GIVEN REQUEST →
Copy word for word the material below, starting at the line that contains "Looking through the" and continuing through the end of the material.

# INFORMATION PROVIDED start

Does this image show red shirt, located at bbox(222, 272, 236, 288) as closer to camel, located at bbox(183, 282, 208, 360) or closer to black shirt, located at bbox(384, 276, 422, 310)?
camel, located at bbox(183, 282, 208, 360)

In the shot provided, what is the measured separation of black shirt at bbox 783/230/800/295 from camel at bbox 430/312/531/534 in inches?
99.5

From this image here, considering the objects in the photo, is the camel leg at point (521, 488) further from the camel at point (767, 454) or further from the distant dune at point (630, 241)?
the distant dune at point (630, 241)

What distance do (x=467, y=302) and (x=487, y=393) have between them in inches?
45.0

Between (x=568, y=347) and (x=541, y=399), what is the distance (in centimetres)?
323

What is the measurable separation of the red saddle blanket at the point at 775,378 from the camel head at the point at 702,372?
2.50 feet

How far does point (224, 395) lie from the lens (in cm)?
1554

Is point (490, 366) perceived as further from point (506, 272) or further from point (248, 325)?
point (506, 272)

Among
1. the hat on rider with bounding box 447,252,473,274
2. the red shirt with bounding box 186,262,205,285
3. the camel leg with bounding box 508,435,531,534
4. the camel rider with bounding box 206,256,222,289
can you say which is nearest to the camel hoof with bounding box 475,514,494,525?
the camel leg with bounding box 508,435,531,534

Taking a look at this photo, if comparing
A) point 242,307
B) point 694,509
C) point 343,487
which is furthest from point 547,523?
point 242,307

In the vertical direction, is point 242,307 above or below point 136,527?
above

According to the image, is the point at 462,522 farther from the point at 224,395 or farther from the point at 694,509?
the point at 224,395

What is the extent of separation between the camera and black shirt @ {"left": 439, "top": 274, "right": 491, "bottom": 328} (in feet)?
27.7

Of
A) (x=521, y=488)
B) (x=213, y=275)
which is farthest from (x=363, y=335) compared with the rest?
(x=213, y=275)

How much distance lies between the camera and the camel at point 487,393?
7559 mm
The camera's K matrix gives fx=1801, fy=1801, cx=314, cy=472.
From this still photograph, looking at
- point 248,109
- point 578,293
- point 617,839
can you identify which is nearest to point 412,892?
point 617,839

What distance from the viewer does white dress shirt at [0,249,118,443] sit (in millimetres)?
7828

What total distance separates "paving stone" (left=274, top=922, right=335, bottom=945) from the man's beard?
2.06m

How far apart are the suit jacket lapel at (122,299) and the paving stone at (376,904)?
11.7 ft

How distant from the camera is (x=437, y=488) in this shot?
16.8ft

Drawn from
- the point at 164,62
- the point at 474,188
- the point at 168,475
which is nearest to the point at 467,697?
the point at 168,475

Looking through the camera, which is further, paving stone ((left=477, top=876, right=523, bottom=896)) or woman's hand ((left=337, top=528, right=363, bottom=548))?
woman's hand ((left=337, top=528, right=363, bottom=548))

# INFORMATION PROVIDED end

PROBLEM SOLUTION →
Looking through the camera, which is further, paving stone ((left=477, top=876, right=523, bottom=896)) or woman's hand ((left=337, top=528, right=363, bottom=548))?
woman's hand ((left=337, top=528, right=363, bottom=548))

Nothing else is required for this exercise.